--- Start of MATERIAL SHOWN ---
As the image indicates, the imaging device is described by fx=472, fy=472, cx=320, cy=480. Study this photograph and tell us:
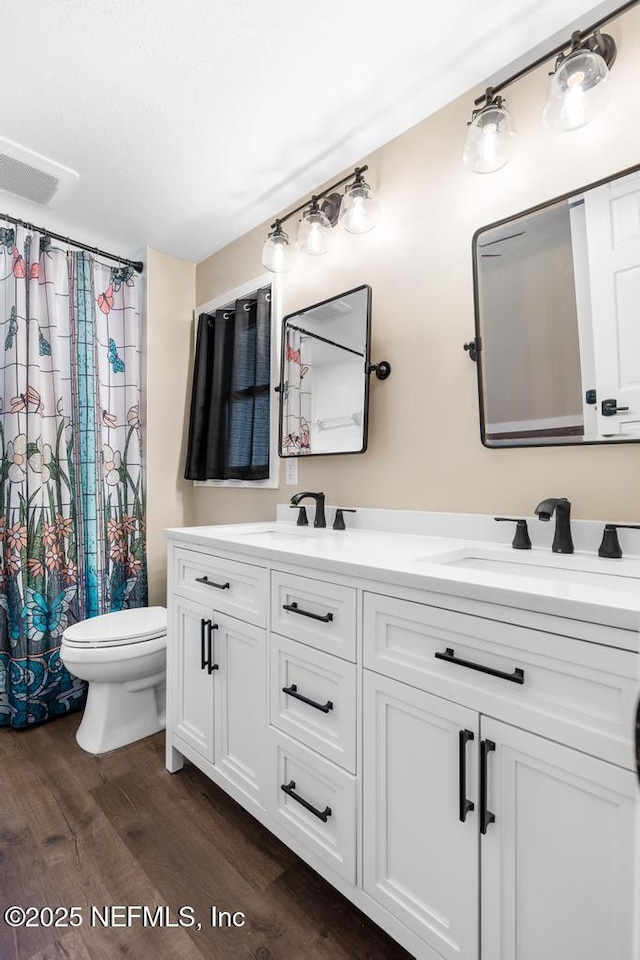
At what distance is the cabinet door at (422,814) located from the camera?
2.87 feet

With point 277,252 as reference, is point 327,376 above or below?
below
--- End of MATERIAL SHOWN ---
# [WHAT THE TASK ASKS]
Arrange all the entries above as a two-column CSV with the columns "prompt" and "reply", giving one row per answer that holds the text leading to it and the answer itself. Put each field in quotes with line breaks turned into spaces, and leave the pictures out.

# [COMPLETE ANSWER]
prompt,reply
"As the image indicates, the imaging device is described by fx=472, fy=472, cx=320, cy=480. Study this photograph and tell us: At what distance is the cabinet door at (422,814) located from the camera?","2.87 feet"
"With point 277,252 as reference, is point 327,376 above or below?","below"